*** INPUT DATA Section Begins ***

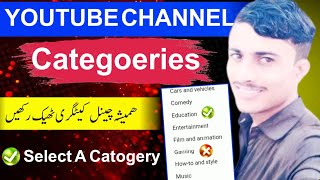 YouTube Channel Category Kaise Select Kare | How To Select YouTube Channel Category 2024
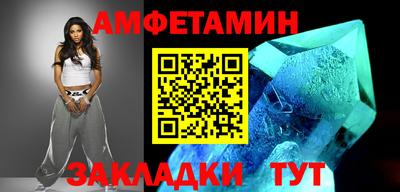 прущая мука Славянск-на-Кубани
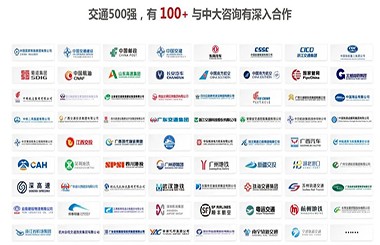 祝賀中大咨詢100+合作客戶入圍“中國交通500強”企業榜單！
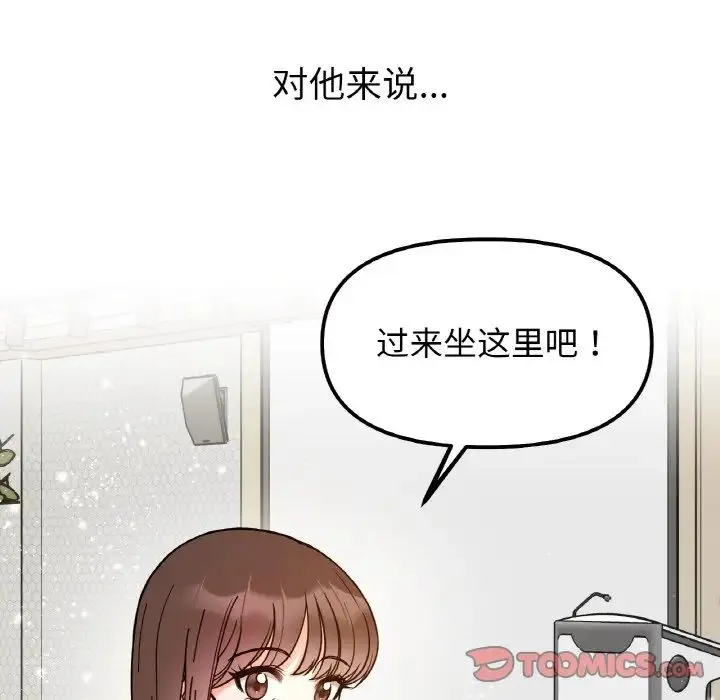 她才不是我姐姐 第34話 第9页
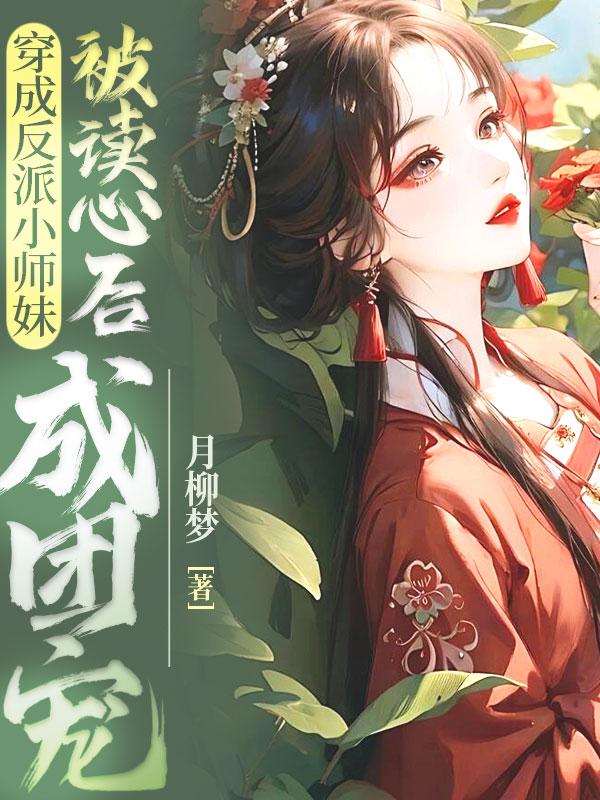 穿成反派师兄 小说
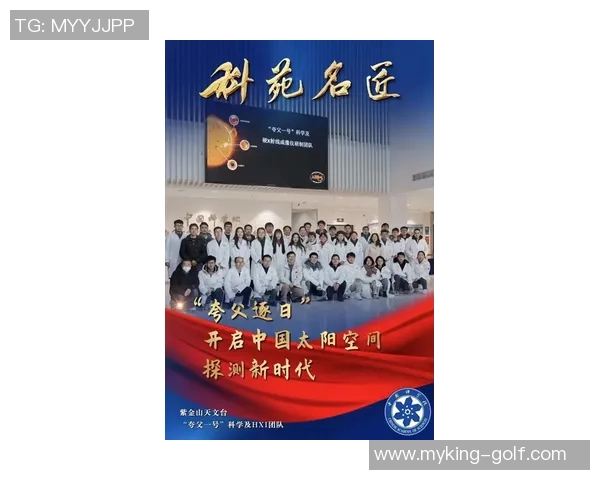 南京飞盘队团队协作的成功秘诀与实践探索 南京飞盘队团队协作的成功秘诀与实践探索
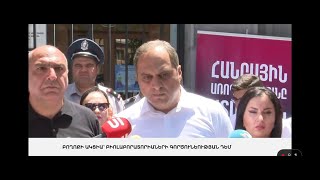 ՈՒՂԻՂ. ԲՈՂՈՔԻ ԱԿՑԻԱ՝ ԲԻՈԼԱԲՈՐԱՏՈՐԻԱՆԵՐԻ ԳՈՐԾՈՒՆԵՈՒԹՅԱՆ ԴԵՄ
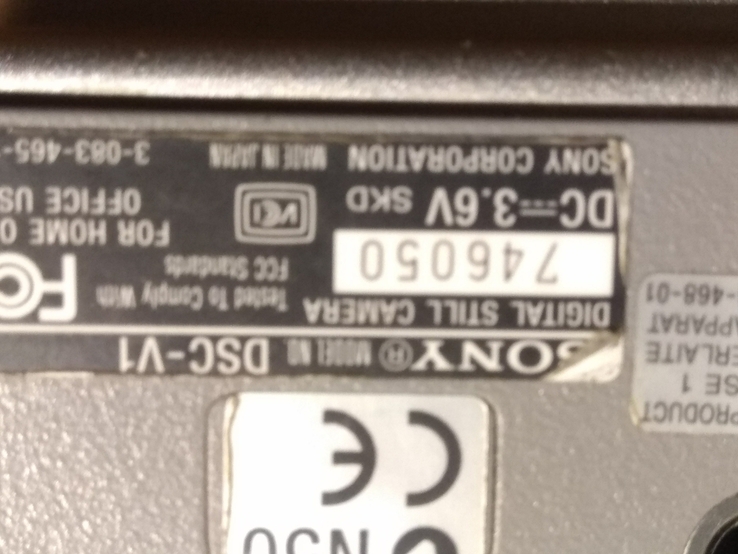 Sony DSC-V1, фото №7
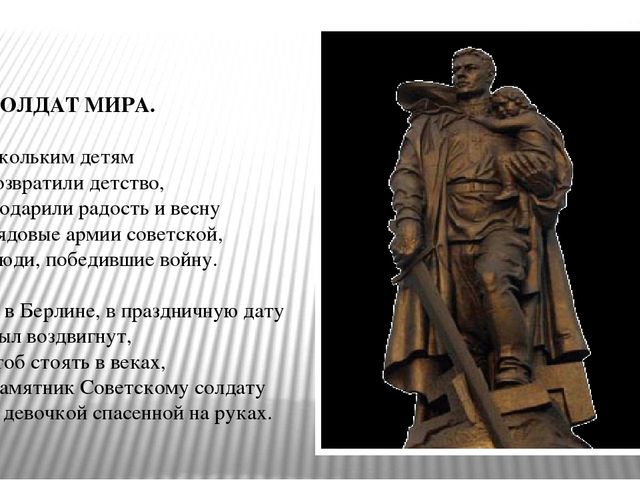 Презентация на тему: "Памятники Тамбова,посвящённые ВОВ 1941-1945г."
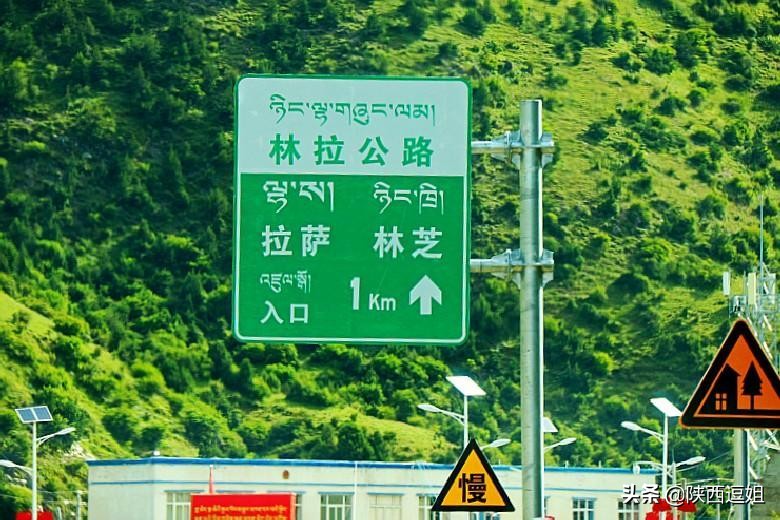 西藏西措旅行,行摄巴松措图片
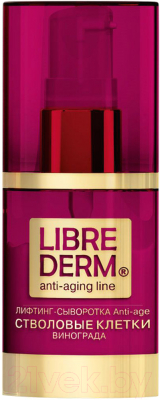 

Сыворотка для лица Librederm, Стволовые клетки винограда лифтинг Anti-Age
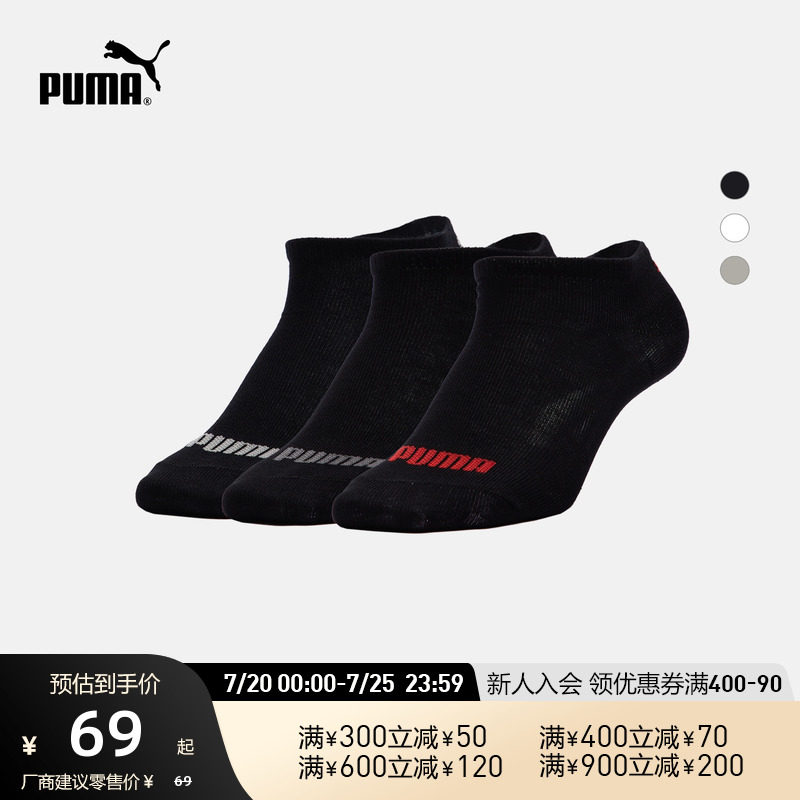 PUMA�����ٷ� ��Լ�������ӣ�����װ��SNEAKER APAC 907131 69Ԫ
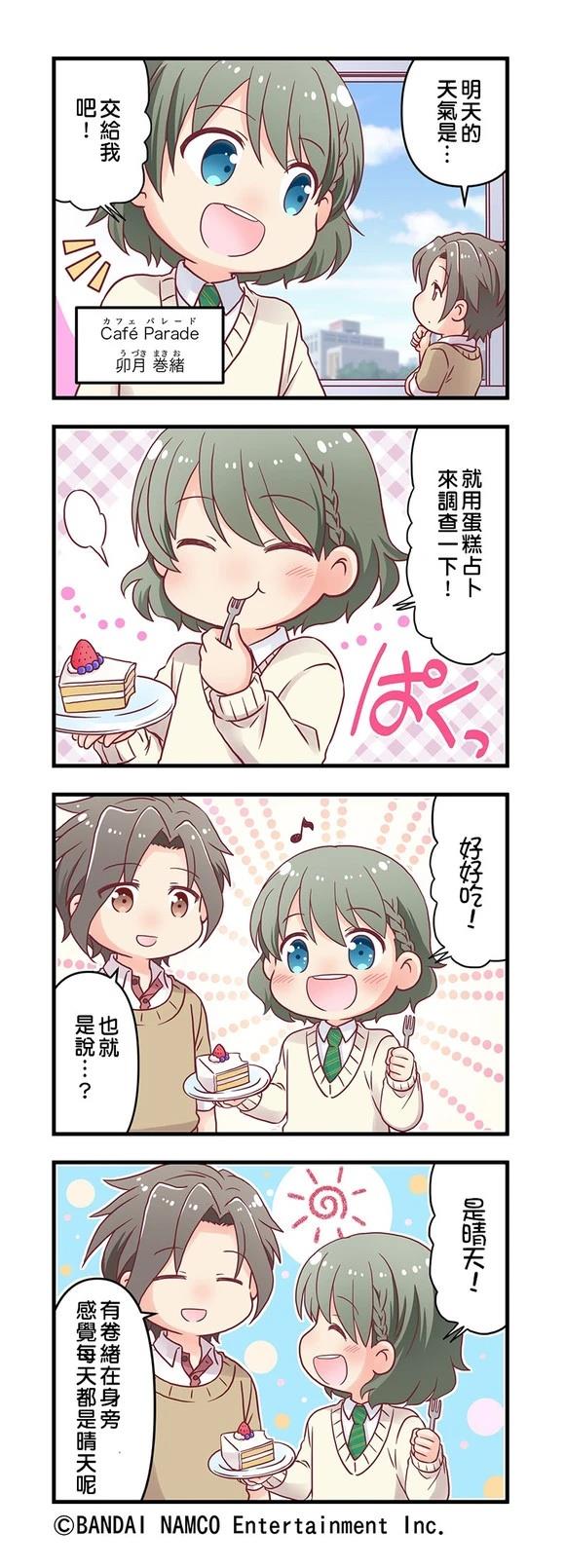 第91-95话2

*** INPUT DATA Section Ends ***

**EXERCISE DESCRIPTION:** Put the entries into a Markdown table with the columns No. and Entry text, starting at the line that contains "Сыворотка для лица" and ending at the last line of the entries, both included. Number the rows, skip blank lines, and leave out the pictures.

**SOLUTION:**
| No. | Entry text |
|---|---|
| 1 | Сыворотка для лица Librederm, Стволовые клетки винограда лифтинг Anti-Age |
| 2 |  PUMA�����ٷ� ��Լ�������ӣ�����װ��SNEAKER APAC 907131 69Ԫ |
| 3 |  第91-95话2 |